I would like to say something on this. I tried to become a computer programmer but even with a bachelors in Information Technology I could not figure out what I was supposed to do. This was my experience but almost I saw had multi-skill requirements. Each skill required x amount of experience. This was just one problem I encountered. One day I decided to see what other people had to say. Guess what I found? IT is not a viable career.

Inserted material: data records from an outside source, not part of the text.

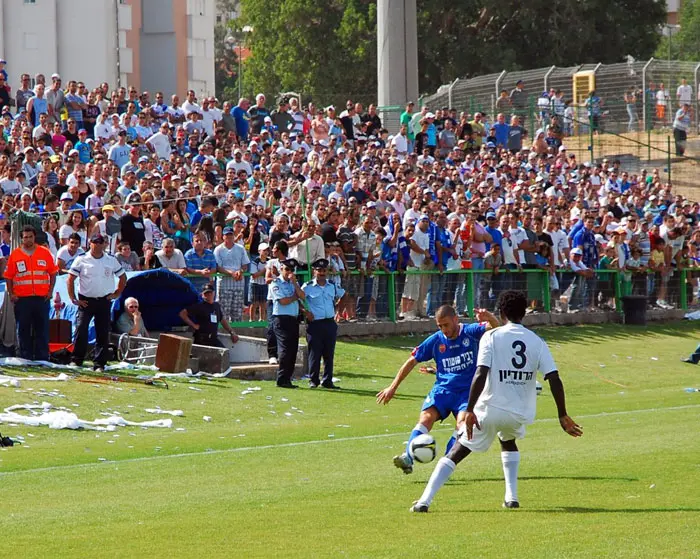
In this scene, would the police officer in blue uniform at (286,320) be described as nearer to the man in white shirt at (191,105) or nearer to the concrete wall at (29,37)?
the man in white shirt at (191,105)

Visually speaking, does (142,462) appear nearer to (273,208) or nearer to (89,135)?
(273,208)

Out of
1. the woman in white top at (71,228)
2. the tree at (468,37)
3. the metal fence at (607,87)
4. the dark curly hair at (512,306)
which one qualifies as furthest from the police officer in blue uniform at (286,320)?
the tree at (468,37)

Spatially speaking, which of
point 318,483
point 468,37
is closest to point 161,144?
point 318,483

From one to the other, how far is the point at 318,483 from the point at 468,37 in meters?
53.2

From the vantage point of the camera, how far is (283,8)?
6612cm

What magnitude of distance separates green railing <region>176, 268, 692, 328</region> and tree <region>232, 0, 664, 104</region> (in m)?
29.7

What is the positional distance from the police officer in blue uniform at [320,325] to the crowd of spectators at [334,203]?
1.04 metres

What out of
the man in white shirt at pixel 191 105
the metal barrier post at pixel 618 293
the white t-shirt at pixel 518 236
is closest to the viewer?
the white t-shirt at pixel 518 236

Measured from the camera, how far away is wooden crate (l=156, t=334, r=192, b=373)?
20812 millimetres

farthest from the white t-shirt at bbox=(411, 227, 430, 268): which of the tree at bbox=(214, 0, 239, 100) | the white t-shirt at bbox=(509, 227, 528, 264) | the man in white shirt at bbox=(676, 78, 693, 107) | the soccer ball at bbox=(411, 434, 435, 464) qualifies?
the tree at bbox=(214, 0, 239, 100)

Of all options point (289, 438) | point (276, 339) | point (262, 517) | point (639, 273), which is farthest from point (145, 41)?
point (262, 517)

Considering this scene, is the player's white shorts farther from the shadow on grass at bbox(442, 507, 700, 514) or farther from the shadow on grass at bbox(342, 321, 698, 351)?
the shadow on grass at bbox(342, 321, 698, 351)

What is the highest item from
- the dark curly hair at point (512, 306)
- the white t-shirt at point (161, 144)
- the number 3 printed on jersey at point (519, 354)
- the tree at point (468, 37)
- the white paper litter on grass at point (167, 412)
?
the tree at point (468, 37)

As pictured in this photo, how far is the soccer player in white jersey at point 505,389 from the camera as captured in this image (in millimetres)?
9945
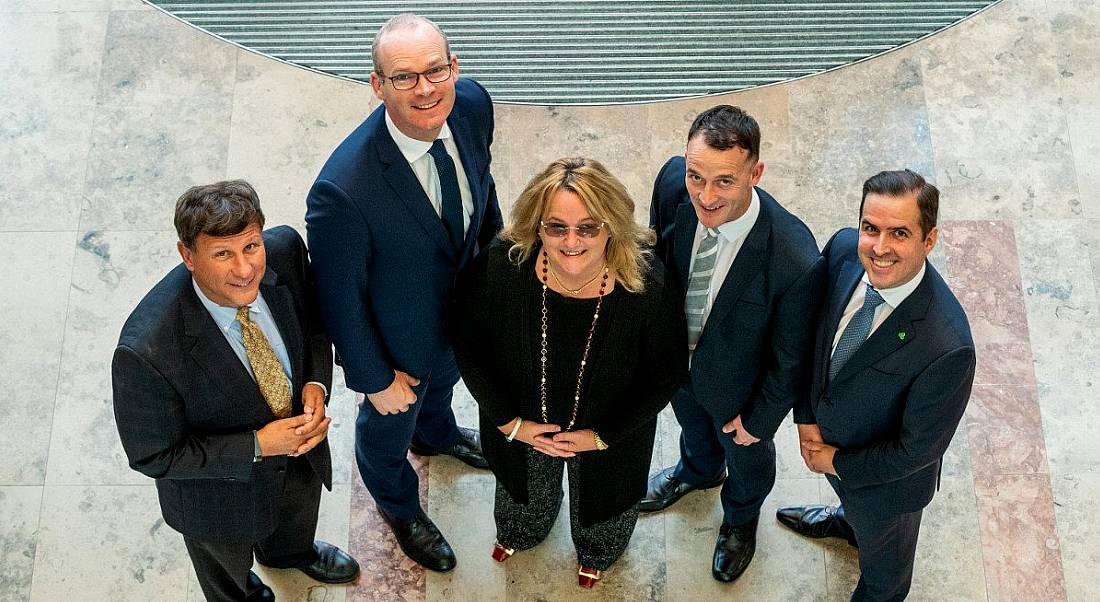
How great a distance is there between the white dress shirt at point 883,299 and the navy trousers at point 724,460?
61 centimetres

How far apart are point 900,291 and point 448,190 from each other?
1319mm

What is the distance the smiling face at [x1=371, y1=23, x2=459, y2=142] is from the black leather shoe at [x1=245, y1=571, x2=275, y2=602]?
1866 millimetres

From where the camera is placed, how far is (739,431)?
12.2 ft

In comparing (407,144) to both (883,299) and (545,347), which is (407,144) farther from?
(883,299)

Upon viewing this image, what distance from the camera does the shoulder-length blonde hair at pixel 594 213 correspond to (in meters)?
3.01

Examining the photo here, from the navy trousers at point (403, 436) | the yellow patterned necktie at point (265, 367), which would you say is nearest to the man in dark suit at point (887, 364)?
the navy trousers at point (403, 436)

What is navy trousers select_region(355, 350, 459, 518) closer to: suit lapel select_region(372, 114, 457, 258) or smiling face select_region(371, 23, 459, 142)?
suit lapel select_region(372, 114, 457, 258)

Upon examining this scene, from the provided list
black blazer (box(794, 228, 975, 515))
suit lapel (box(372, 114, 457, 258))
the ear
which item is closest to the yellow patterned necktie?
the ear

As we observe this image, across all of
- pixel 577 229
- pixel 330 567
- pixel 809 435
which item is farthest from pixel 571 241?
pixel 330 567

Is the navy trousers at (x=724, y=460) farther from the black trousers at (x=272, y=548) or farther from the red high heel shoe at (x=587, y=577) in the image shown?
the black trousers at (x=272, y=548)

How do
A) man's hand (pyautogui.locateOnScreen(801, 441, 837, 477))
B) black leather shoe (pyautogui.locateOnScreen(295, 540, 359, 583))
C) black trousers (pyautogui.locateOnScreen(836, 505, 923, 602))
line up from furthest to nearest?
black leather shoe (pyautogui.locateOnScreen(295, 540, 359, 583)) < black trousers (pyautogui.locateOnScreen(836, 505, 923, 602)) < man's hand (pyautogui.locateOnScreen(801, 441, 837, 477))

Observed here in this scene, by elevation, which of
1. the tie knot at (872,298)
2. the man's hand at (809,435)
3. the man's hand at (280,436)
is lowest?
the man's hand at (280,436)

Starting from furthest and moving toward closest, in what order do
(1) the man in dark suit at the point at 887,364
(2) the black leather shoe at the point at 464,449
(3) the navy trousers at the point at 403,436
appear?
1. (2) the black leather shoe at the point at 464,449
2. (3) the navy trousers at the point at 403,436
3. (1) the man in dark suit at the point at 887,364

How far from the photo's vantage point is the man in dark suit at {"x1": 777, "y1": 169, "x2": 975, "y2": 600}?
3.07 meters
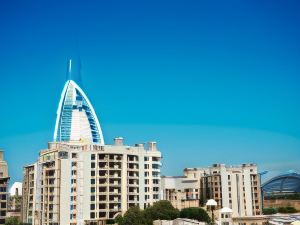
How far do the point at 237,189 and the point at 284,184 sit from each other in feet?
192

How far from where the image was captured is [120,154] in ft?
258

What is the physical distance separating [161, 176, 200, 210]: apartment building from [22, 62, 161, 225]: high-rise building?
11.8 metres

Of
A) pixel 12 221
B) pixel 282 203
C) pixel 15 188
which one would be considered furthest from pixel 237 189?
pixel 15 188

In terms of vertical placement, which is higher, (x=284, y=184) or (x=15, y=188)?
(x=15, y=188)

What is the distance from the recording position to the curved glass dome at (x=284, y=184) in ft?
473

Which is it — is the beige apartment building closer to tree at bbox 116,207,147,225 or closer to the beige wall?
tree at bbox 116,207,147,225

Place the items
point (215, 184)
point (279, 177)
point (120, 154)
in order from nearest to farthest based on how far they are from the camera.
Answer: point (120, 154)
point (215, 184)
point (279, 177)

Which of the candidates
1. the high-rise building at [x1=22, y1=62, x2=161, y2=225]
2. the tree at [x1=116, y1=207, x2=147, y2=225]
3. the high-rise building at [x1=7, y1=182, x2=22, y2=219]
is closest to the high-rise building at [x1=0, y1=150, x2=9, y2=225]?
the high-rise building at [x1=22, y1=62, x2=161, y2=225]

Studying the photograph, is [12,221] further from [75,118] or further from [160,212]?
[75,118]

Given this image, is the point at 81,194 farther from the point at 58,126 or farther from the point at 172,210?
the point at 58,126

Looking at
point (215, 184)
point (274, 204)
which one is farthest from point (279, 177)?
point (215, 184)

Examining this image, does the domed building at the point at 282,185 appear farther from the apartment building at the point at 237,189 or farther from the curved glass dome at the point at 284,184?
the apartment building at the point at 237,189

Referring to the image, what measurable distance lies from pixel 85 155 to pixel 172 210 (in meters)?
16.6

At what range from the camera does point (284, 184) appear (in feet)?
483
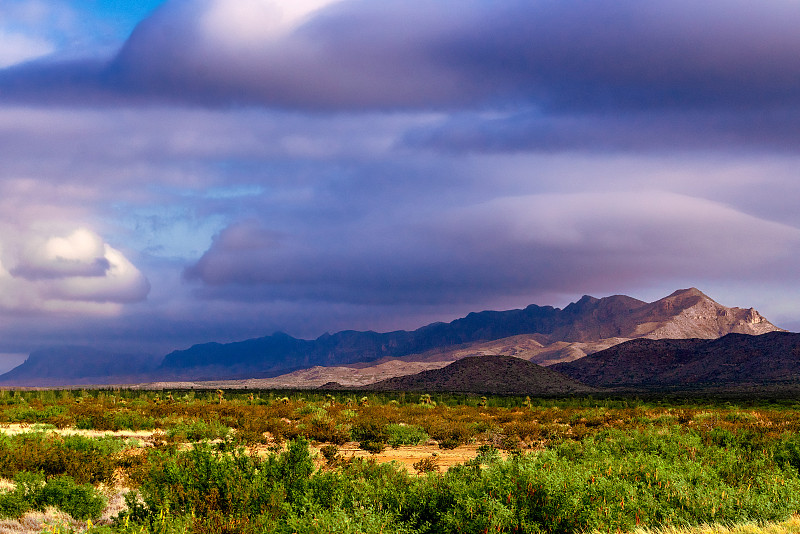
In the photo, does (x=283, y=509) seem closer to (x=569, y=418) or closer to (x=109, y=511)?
(x=109, y=511)

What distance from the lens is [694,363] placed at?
163750 mm

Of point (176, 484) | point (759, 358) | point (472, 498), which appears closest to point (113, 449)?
point (176, 484)

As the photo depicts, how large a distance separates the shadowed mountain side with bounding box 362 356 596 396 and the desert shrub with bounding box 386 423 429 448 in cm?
10053

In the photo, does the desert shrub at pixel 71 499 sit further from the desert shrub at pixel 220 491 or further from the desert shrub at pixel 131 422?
the desert shrub at pixel 131 422

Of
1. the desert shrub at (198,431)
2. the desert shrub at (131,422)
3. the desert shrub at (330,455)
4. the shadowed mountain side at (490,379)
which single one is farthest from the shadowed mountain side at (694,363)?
the desert shrub at (330,455)

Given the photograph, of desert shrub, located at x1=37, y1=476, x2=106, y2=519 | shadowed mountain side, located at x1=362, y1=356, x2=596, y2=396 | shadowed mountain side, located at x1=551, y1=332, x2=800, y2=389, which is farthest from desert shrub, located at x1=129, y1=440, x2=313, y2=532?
shadowed mountain side, located at x1=551, y1=332, x2=800, y2=389

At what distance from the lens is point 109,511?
13.1 metres

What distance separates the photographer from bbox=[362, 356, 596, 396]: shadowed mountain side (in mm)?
131125

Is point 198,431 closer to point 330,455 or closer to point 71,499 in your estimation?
point 330,455

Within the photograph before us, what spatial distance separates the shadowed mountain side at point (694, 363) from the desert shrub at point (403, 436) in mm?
129071

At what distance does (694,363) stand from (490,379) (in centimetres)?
5971

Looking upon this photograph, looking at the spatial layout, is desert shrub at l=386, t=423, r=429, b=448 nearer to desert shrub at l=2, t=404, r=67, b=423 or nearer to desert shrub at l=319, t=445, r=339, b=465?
desert shrub at l=319, t=445, r=339, b=465

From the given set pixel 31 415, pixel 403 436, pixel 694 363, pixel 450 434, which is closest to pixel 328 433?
pixel 403 436

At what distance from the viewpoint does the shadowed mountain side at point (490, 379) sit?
131 metres
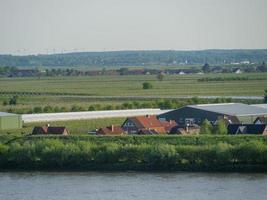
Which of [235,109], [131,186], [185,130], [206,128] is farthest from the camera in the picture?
[235,109]

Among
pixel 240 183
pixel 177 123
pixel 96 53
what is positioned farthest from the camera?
pixel 96 53

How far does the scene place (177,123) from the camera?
29266mm

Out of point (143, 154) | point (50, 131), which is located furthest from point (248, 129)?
point (50, 131)

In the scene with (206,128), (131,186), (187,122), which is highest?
(206,128)

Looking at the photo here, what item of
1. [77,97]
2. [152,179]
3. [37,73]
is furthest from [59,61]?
[152,179]

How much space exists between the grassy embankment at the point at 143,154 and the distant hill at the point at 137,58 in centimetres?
10369

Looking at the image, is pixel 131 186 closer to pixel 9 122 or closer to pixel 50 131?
pixel 50 131

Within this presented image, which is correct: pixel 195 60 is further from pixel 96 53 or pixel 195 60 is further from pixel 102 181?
pixel 102 181

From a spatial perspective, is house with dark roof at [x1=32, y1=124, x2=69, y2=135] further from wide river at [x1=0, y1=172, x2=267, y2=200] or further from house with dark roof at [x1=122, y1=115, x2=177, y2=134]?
wide river at [x1=0, y1=172, x2=267, y2=200]

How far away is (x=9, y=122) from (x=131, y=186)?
35.9ft

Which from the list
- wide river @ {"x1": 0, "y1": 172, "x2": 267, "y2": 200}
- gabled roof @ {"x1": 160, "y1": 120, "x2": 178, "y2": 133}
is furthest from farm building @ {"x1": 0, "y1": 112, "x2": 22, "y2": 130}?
wide river @ {"x1": 0, "y1": 172, "x2": 267, "y2": 200}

http://techtalk.dice.com/t5/IT-CS-Stude ... d-p/198233
http://www.itbusinessedge.com/cm/blogs/ ... /?cs=42143 For this, look through the previous hyperlinked postings in the previous articles.
If I am wrong and other aspies were able to get into it I do not know nor understand what their methods were. If these postings are true then all we're getting is a whole bunch of hype which is not true at all.
I applied for garbage man, bagger at Publix and cashier at Wal-Mart amongst other things and I did not receive a phone call back. In fact, I even tried applying at the geek squad and I received the exact same result. I even called the places back to see what was going on. I received the exact, same canned message from all of them and this was from managers. They said that if we need you, we would select you from the pool of the candidates from the application you filled out online. In addition, they said it depends upon your personality test results as well.
I got a job that only lasted a week and a half. They said it was because I was going to slow. This is from my point of view. The job was to set up computers in different schools around the county. The computers, monitors and perphials were still in their boxes. They would be taken out of the boxes and set up at the schools. One of the things we had to do was put the computers and monitors on the carts. They would stack the computers way past the handle on the cart.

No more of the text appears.